━━━━━ GIVEN INFORMATION ━━━━━
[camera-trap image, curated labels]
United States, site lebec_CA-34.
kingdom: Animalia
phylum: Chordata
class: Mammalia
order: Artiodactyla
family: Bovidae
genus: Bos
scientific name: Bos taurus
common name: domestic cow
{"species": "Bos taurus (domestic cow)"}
━━━━━
━━━━━ GIVEN INFORMATION ━━━━━
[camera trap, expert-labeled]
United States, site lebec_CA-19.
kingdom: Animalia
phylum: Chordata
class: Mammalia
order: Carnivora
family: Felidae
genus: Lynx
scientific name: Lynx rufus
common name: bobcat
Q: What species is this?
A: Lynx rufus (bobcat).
━━━━━
* TASK STATEMENT
In the records, which lines mention the word "States"? Copy those lines.

* RESULT OF THIS EXERCISE
United States, site lebec_CA-34.
United States, site lebec_CA-19.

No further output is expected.